Это я про последнюю молодую дочку Рюднера.
– Красавица! – с охоткою объясняет Вера.
– Понятно. Марусю поцелуй. Сколько же ей лет?
– Марусе? А ста нету! – Вера смеется. – Шутит все: замужем, говорит, не была, девушка, вот и не старею!
...Я смотрю в окно, как няня Вера вразвалочку идет через двор, навстречу ей и наискосок, перебирая тоненькими прутиками ног, девочка-подросток, и, стараясь не впадать в привычный армейский шаг, охранники в сутулых куртках, а зоркий шофер застыл у джипа: кожаной глыбой, с радиотелефоном в поднятой руке – живым памятником времени свободной продажи бананов.
Охранники с девочкой и Вера, не останавливаясь, не замечая друг друга, проходят мимо друг друга и, кажется, сквозь... Вера наконец подымает голову и на прощание машет лапкой.
Двадцатый век в России закончился, а мы живы.
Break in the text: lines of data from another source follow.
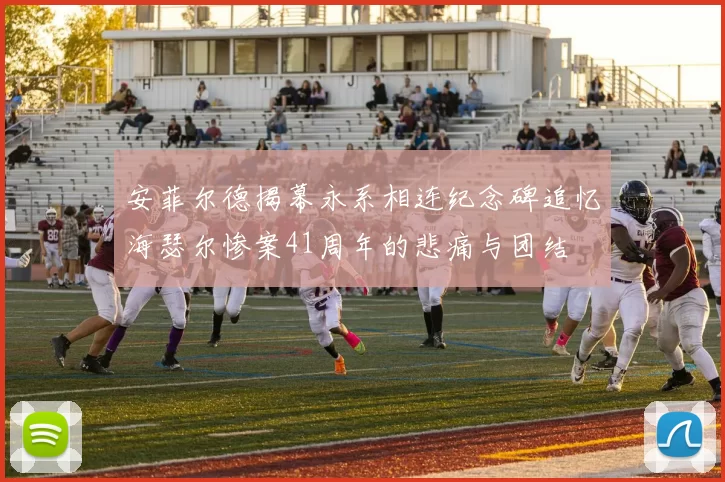 安菲尔德揭幕永系相连纪念碑追忆海瑟尔惨案41周年的悲痛与团结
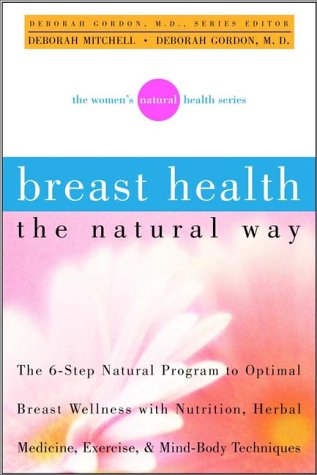 Breast Health the Natural Way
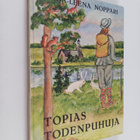 Maija-Leena Noppari : Topias Todenpuhuja - pikkukuva 1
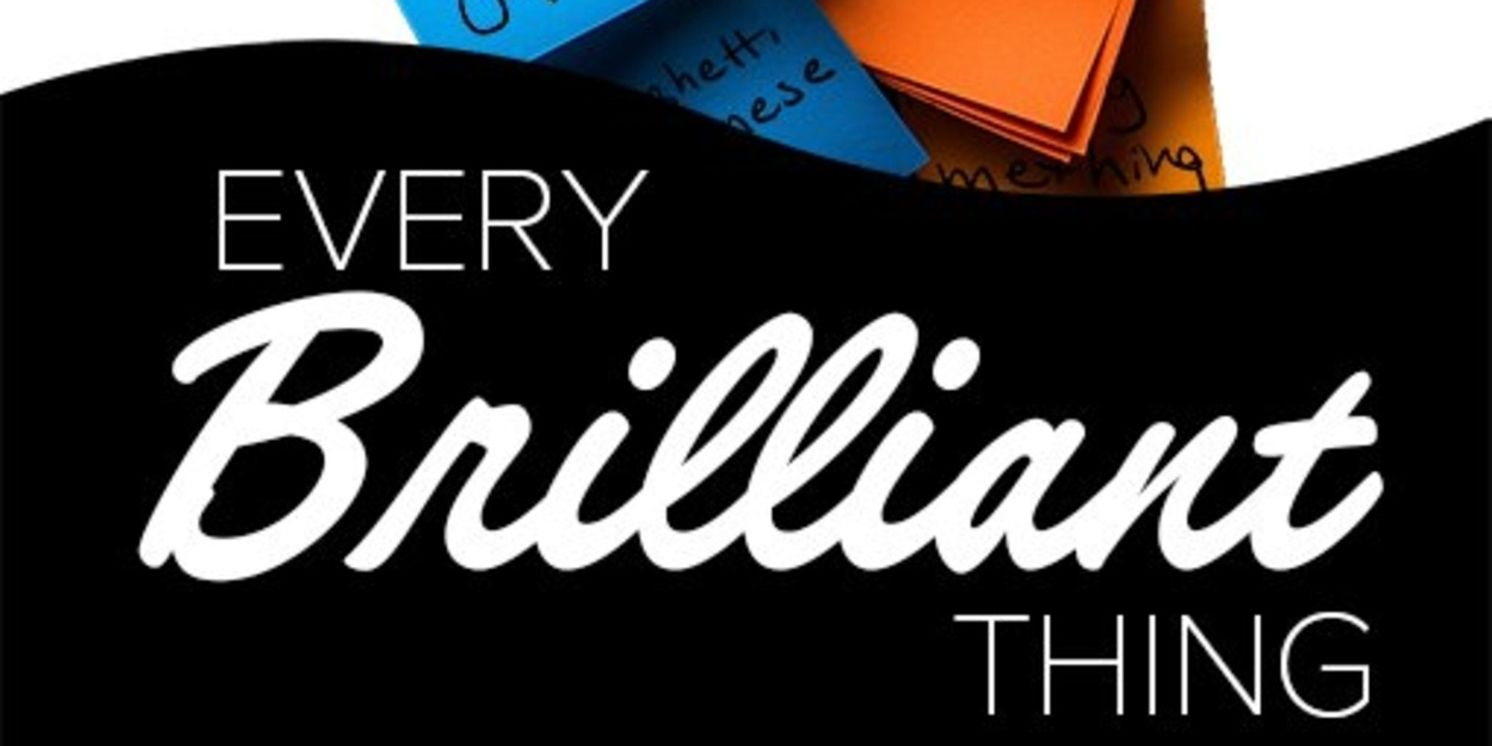 Maryland Ensemble Theatre Will Present EVERY BRILLIANT THING This Spring  Image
Маруся Рюднерова еще жива.
Речь при вручении
– Это не повесть! – возмутился приятель, узнав, что «Юрьев день» в списке повестей-финалистов.
– Не повесть, – согласилась смиренно. – А Белкин?
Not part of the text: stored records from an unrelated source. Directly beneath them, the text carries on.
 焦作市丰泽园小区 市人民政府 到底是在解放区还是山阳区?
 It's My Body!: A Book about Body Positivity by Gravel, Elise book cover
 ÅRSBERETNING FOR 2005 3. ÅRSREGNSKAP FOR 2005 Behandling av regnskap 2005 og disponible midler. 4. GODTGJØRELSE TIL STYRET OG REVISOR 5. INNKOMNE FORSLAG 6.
– И Белкин – не повесть! Ну, может быть, в западном смысле...
В западном ли, в восточном...
А может, не автор определяет жанр, а жанр выбирает автора. Не мне судить. По мне – все случай, милостивые и немилостивые дамы и господа, все – он, вездесущий. И премия любая – тоже случай. Начертала бы под названием Юрьев день – маленький роман, как это нынче принято, или просто – рассказ или еще что, и не влетела бы в финал. А вот ночью, будто от толчка какого и впотьмах нашарив ручку, на сверке уже вывела – поминания... И от одного какого пустяка вдруг выходит совсем иное.
Так что нечаянный случай, только он, да тут еще и речь на случай, и уже роковое стечение обстоятельств – для меня по крайней мере: ведь что-то сказать надо, а что скажешь, если сознаешь себя прогулявшей школьницей, которая в конце последней четверти явилась на урок, а класс безнадежно ушел вперед... и не догнать.
Но именно это и дает мне право сказать о мелких, может, ничтожнейших сходствах – нет, я не забываюсь! – между незабвенным Иваном Петровичем Белкиным и аз грешной.
Оба мы дилетанты, то есть, встав по утру, горя страстью к писанию, не всегда знаем, чему отдать предпочтение – то ли сочинению, брошенному о прошлом годе на неудавшейся фразе, то ли пустым хлопотам по оскудевшему хозяйству. Хотя в некотором смысле я обогнала Ивана Петровича, не только по возрасту, но и в ушлости; за господином в гороховой шинели, приняв его даже не за сочинителя Ю., а за издателя А., не помчусь и наверняка смогу отличить выбритого стряпчего, то бишь литагента, от критика в усах.
К тому же мне посчастливилось родиться так давно, что я хоть и не видела рокового Сильвио (правда, тот Сильвио, о котором наслышана, был убит не в сражении под Скулянами, а, кажется, в войсках барона Врангеля на Крымском перешейке, или умер в Галлиполи, не упомню), но еще застала барышень-крестьянок, изрядно полинялых, постаревших барышень и умученных, но стойких крестьянок с их охами, вздохами, щепетильностью и строгостью, с кипарисовыми иконками и медными крестиками, с романсами господина Сабинина и скороговорками царя Максимиллиана, с чтением Анатоля Франса или забытого Фейхтвангера у одних, и Некрасова у других: ну, пошел же ради Бога, небо, ельник и песок...
Но я еще не ухожу!
Мне предстоит публично покаяться перед почтенным родом Белкиных.